Lá em cima, as mesas estão dispostas como dá, porque o ambiente também não é muito amplo. Mas nada que a boa vontade não nos permita olhar ao redor e dizer "bacana, né?". Daí cada um se serve à vontade, não há balança, nem cardápio. E aí você, que acha que já viu coloridos para o resto do mês, já que as paredes expõem quadros de todos os tipos, depara-se com os pratos dispostos junto ao buffet: cada prato de um tipo diferente. Ah, achei supercoerente com o lugar. Hoje comi em um prato branco decorado com flores, o Arthur usou um prato amarelo e a Amanda comeu num prato lilás. Fofo.

De barriga cheia, desci praticamente arrastando as crianças que param para ver cada um dos quadros que se acumulam na parede ao longo da escada, e saí pelo meio das bugigangas outra vez me perguntando, oh, céus, eles vendem alguma coisa disso tudo? E aí me lembrei que alguns ovos de nossa última Páscoa vieram de lá e que hoje mesmo eu e Ulisses ficamos de olho em um jogo de copos para cerveja bem gracinhas. Não compramos nada, mas o feijão estava bem bom e foi uma pena mesmo eu ter chegado depois que a banana à milanesa já tinha acabado.

***


Depois do almoço, voltei para a arrumação de malas. A foto acima foi tirada uns três minutos depois de eu ter aberto a primeira mala e saído do quarto das crianças para buscar alguma coisa. Quando voltei, vi que eles já tinham se encarregado de botar o essencial: pijama, chinelos e bonecos. Quase pronta, né? Algumas horas depois vi que preciso comprar cuecas para o Arthur. Será que vou almoçar no restaurante escondido amanhã outra vez? Eles devem ter cuecas para vender, não duvido.

9 comentários:

Anônimo disse...

Nossa! É bem capaz de ter! Com o perigo de ser o último grito! rsrsrs...
Beijos... VAL

Rita disse...

Oi, Val! Seja bem-vinda ao meu bloguito, espero vê-la sempre por aqui, viu? Saudades, minha linda!

Beijos
Rita

Angela disse...

Que delicia de post!
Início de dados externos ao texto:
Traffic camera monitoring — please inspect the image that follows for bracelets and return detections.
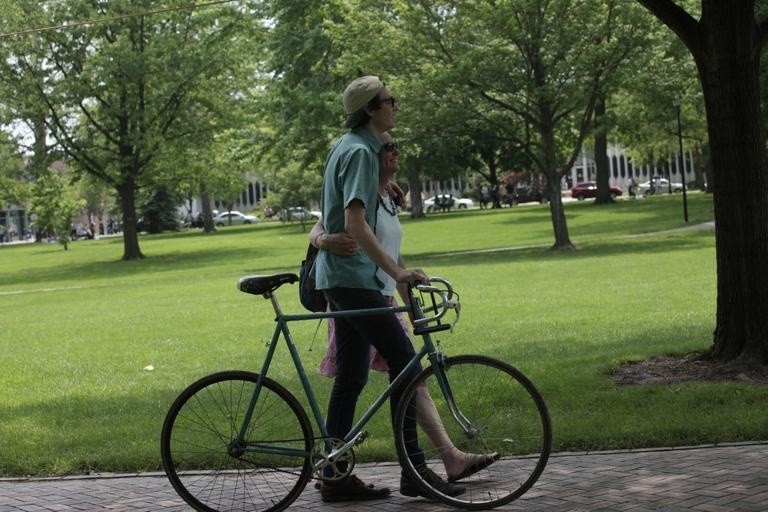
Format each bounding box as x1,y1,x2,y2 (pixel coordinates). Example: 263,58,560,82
313,232,324,249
De restaurante! De mala!

Anônimo disse...

Obrigada minha amiga! Por aqui, verá sim. Muitas saudades... Beijos
VAL

Claudia Serey Guerrero disse...

oi Rita!!
espero que tenhas visto meus votos de aniversario.. tenho a impressao que ele sumiu... ei adorei o conteudo da malinha.. hihihi ta pertinho ja hein????? ate loguissimo!
beijinhos, Claudia

Anônimo disse...

Fiquei curiosa, quero conhecer este restaurante. Vão viajar!?
Beijos,
Ju

Rita disse...

Claudinha, muito obrigada, querida. E até ja já!

Ju, vamos pra França. :-)

Beijo, Anginha!

Rita

Caso me esqueçam disse...

ai, eu ainda nao conheci ninguem que goste de fazer malas! pior que desfazer!

Rita disse...

Luci, eu até gosto, mas, olha, aqui é MUITA mala!!